Magellans Bordverpflegung

Ferdinand Magellan (1480 – 1521) ist als erster Weltumsegler in die Geschichte eingegangen. Die Forschungsreise im Auftrag der spanischen Krone begann 1519, drei  Jahre später erreichte eines von fünf Schiffen der Flotte den Ausgangshafen Sanlúcar de Barrameda an der Mündung des Guadalquivir. Magellan starb unterwegs auf den Philippinen und konnte die Früchte seiner epochalen Expedition nicht mehr einfahren.

Stefan Zweig hat in seinem Buch „Magellan. Der Mann und seine Tat“ (Wien 1938) nach gründlichen Recherchen diese Fahrt sehr anschaulich beschrieben. Ausführlich schildert er darin, wie die Bordverpflegung aussah, die Magellan einladen ließ:

„Was verzehren zweihundertfünfundsechzig Menschen auf einer Reise, deren Dauer auch annähernd nicht zu erraten ist? Schwierigste Rechnung dies, weil der eine Nenner – die Dauer der Reise – unbekannt ist. Nur Magellan und nur er allein ahnt – er wird es vorsichtigerweise der Mannschaft nicht sagen –, daß es viele Monate, daß es wahrscheinlich sogar Jahre dauern wird, ehe zulänglicher Mundvorrat wieder nachbeschafft werden kann: lieber mehr als weniger wird er darum mitnehmen müssen, und die Mengen sind – in Anbetracht des kleinen Schiffsraums – wirklich imposant. Das Alpha und Omega aller Ernährung bildet der Schiffszwieback: einundzwanzigtausenddreihundertachtzig Pfund hat Magellan an Bord schaffen lassen und sie kosten mit den Säcken dreihundertzweiundsiebzigtausendfünfhundertzehn Maravedis; soweit menschliche Voraussicht etwas berechnen kann, müßte diese riesige Ration sogar für zwei Jahre ausreichen. Auch sonst denkt man bei der Proviantliste Magellans eher an einen modernen Transatlantikdampfer von zwanzigtausend Tonnen als an fünf Fischkutter von zusammen etwa fünfhundert bis sechshundert Tonnen (zehn Tonnen von damals entsprechen elf von heute). Was alles ist da im engen, dumpfigen Schiffsraum zusammengestaut! Neben den Säcken mit Mehl, Bohnen und Linsen und Reis und allen denkbaren Hülsenfrüchten lagern fünftausendsiebenhundert Pfund eingepökeltes Schweinefleisch, zweihundert Fässer Sardellen, neunhundertvierundachtzig Laibe Käse, vierhundertfünfzig Schnüre Knoblauch und Zwiebeln; ihnen hinzugefügt sind allerhand schmackhafte Dinge wie fünfzehnhundertzwölf Pfund Honig, dreitausendzweihundert Pfund Malagatrauben, Rosinen und Mandeln, reichlich Zucker, Essig und Senf. Sieben lebende Kühe (aber die braven Vierbeiner werden nicht lange leben) treibt man noch in letzter Stunde an Bord; damit ist für die erste Zeit Milch und für die spätere frisches Fleisch gesichert. Aber wichtiger als Milch dürfte den robusten Gesellen auf die Dauer doch der Wein sein.

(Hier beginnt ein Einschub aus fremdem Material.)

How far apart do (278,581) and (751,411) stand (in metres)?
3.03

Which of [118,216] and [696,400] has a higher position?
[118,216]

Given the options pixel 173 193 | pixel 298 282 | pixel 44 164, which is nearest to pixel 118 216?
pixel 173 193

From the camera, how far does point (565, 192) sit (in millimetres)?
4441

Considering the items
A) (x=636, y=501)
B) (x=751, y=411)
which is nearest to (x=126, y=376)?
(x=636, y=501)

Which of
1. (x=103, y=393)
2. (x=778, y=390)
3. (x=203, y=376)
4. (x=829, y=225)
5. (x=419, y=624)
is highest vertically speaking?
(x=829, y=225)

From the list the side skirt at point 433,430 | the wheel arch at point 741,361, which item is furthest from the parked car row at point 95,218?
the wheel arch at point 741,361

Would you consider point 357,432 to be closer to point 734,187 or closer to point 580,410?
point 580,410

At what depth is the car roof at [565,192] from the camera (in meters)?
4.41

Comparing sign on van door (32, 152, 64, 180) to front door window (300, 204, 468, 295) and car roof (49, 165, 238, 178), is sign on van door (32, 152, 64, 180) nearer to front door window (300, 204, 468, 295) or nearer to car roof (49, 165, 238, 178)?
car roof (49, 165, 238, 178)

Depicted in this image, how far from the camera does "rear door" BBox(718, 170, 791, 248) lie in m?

Um die Mannschaft in guter Stimmung zu halten, hat Magellan den besten und allerbesten in Xerez einkaufen lassen, und zwar nicht weniger als vierhundertsiebzehn Schläuche sowie zweihundertdreiundfünfzig Fässer; auch hier ist theoretisch auf zwei Jahre hinaus für jeden Matrosen sowohl Mittags- als Abendtrunk sichergestellt.“

Ein Nachbau der „Victoria“ – das einzige Schiff der Flotte, das die Reise vollenden konnte – kann an der Magellan-Straße im Süden von Chile besichtigt werden.

Das Schiff ist winzig und man fragt sich, wie darin 42 Mann Besatzung und die Unmengen an Proviant untergebracht werden konnten. Besonders interessant fanden wir die Küchenausstattung.

Die Magellan-Straße, dieser von der Expedition lang gesuchte und letztlich nach großen Entbehrungen entdeckte Wasserweg zwischen Atlantik und Pazifik, ist wegen der tückischen Wetterlagen bis heute bei den Seefahrern berüchtigt. Unvorstellbar, wie Magellan und seine Besatzungen es mit den damaligen Mitteln geschafft haben, hier heil hindurchzukommen!